And I don’t mean the fun little spell from Harry Potter.
Note to fellow system admins: the first thing you should do is always check /tmp.
Always.
Did I say always?
So my bug tracking system, FogBugz, was creating empty calls for inbound email tonight. I discovered this, because like an idiot, I checked my email at 9:30pm. And I see there’s a problem, and can I leave it until the next morning? NOOOOOOOO, of course not. (okay, so maybe that’s the real mistake).
So because FogBugz is a finicky little creature, and because I’ve made changes to the mailhandling code in it recently to allow us to mirror outbound email from it for tracking and troubleshooting purposes — at first I thought it was broken. Which is weird that it just stops working after days of working fine.

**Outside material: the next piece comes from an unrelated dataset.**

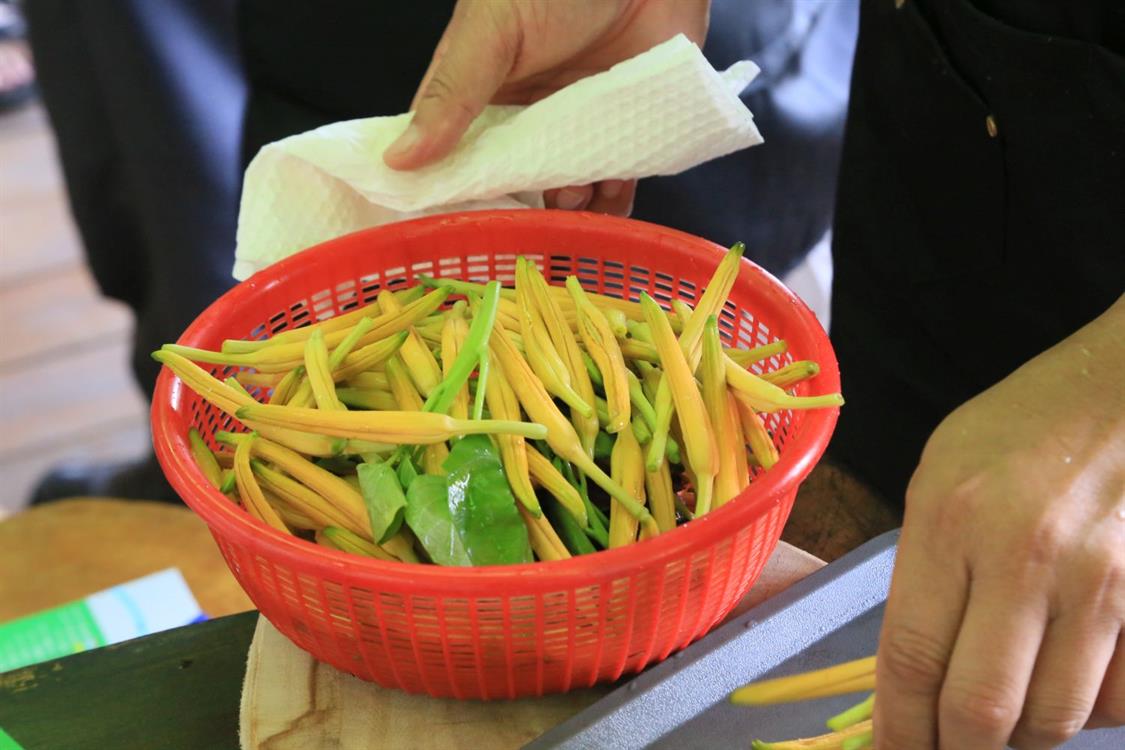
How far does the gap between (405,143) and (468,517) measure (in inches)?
14.8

Get that, “just stops working” — which kinds of things make things “just stop work” — yeah that’s right, filesystems filling up. Did I check that? of course not. I’m an almost 15-year experienced systems manager/administrator and an (immodestly) bad-ass troubleshooter. Of course it had to be something big, BIG I say.
After ruling out FogBugz — what do I do? I start rebuilding my cyrus-imapd mailboxes. Did that help? of course not.
Then I start testing PHP and IMAP with IMAP test code, figuring that there’s something really wrong there.
I get corrupt headers back from the imap_headers command — YES! IMAP IS BROKEN! Maybe Cyrus is broken!
I run wireshark to see what’s coming back from the Pop3 requests (Fogbugz uses Pop3, the IMAP lib in PHP can do Pop3, my IMAP server does Pop3). Yes you read that, I’m freakin’ sniffing the wire to figure out what’s wrong. Guess what? That looked great! Which of course means….
Yep, PHP/IMAP is broken! Cyrus is not broken!
OMG! the imap/pop3 test works from another machine
EGADS! my PHP installation has suddenly broken! It’s corrupt! maybe I’ve been hacked!!!
No, the imap.so dates and filesizes are the same machine to machine.
WHAT’S WRONG?!?!?!
I then check the email again. Hmmmm…. my mysqldumps are failing every hour with a “Got error 28 from storage engine (1030)” error
Could that be related? Let’s ask Google…
Hmmm… it says something about the partition being full
$ df … … 100% /tmp …
Which of course resulted in something akin to “damnit” — though more vociferous and I think I turned red from embarrassment — though no one saw, because everybody else, is soundly asleep, where I should have been 2 hours ago.
And then sheepishly I clear out /tmp (still need to figure out why it filled up, it’s related to wsvn running on the same machine I think)
The lesson my friends? Sometimes you can completely overthink a problem. So before you break out the packet sniffer, make sure to run df.
The public service message brought to you by the letters I, D, I, O, T — that would be me.